Tax benefit skews HMSA's net income
A $10.4 million tax benefit boosts HMSA's results to $12.6 million
Hawaii Medical Service Association said yesterday its second-quarter net income surged 159.3 percent from a year earlier after the insurer settled a 14-year-old federal income tax case that resulted in a tax benefit of $10.4 million.
The tax settlement boosted HMSA's net income to $12.6 million from $4.8 million in the same quarter last year. Net income as a percent of revenue was 2.8 percent, because of the one-time tax benefit, versus 1.1 percent a year ago.
Before income taxes and the one-time tax benefit, HMSA had net income of $2.1 million. Without the tax benefit and factoring in other tax liabilities, the insurer's earnings would have been $237,085, down 95.1 percent from a year earlier, HMSA said.
HMSA's net investment income fell 11.1 percent to $6.3 million from $7 million.
The state's largest insurer, HMSA said the tax settlement stemmed from its treatment of depreciation deductions after nonprofit Blue Cross/Blue Shield plans became taxable in 1987 under the IRS code. HMSA is a member of the Blue Cross and Blue Shield Association.
The insurer filed an appeal with the IRS starting with the insurer's 1991 tax return, but had to pay taxes on the disputed deductions until the case was resolved. Under the settlement, HMSA is now being allowed to claim some of those deductions.
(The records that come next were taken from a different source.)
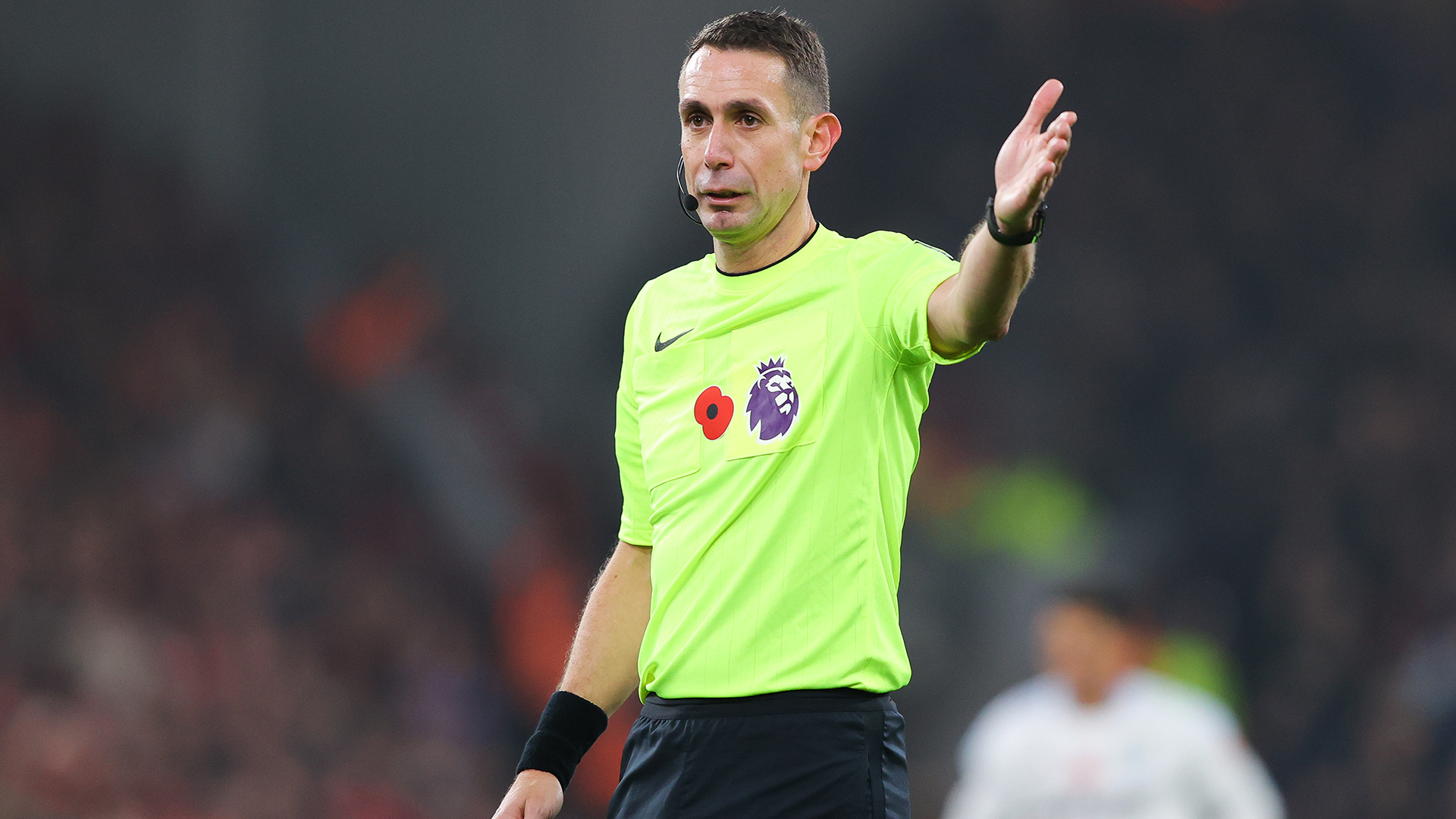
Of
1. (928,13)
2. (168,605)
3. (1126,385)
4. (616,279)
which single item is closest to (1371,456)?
(1126,385)

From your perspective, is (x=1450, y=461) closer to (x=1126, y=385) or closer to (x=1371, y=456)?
(x=1371, y=456)

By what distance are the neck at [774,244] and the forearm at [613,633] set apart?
53cm

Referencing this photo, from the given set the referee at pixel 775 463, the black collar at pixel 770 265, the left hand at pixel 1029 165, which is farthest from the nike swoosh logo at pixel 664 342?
the left hand at pixel 1029 165

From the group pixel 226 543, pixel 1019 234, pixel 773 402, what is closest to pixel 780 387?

HMSA's operating results, or the money it receives from premiums minus what it pays out for benefits and operating costs, swung to a loss of $4.5 million in the second quarter versus an operating gain of $830,882 a year earlier. Its operating loss as a percent of revenue was minus 1 percent versus a gain of 0.2 percent in the second quarter of 2005. For the first six months of this year, HMSA posted an operating gain of 0.1 percent as a percent of revenue.
"We're right around break-even for the year to date (for operating income as a percent of revenue) even though we had the loss in the second quarter," HMSA Senior Vice President Cliff Cisco said.
He said the nonprofit insurer will get a boost in the third quarter because of a 3.8 percent increase in premiums for its 11,000 small-employer groups that went into effect on July 1.
Cisco said it's too early to determine the rates for HMSA's small-employer groups for the next fiscal year starting in July 2007. Cisco said rates for businesses with 100 or more employers probably will be decided in late September or early October. Those groups renew their insurance at different times of the year, with most of the increases occurring in January. The average rate increase for the large groups this year was 3.4 percent.
The new Medicare drug-benefit program that went into effect Jan. 1 boosted HMSA's revenue and expenses in the second quarter, Cisco said.
Revenue, or premiums collected from HMSA's 704,612 members, rose 5.8 percent to $450 million from $425.2 million even though membership rose just 1.6 percent. The 38,000 Medicare beneficiaries enrolled in the new program contributed to health-care service costs rising 6.7 percent to $416.9 million from $390.6 million.
Administrative expenses increased 11.4 percent to $37.6 million from $33.8 million, primarily because of a $40 million information-system replacement project that began in the fourth quarter of 2005. The project is expected to last through next year and possibly into 2008.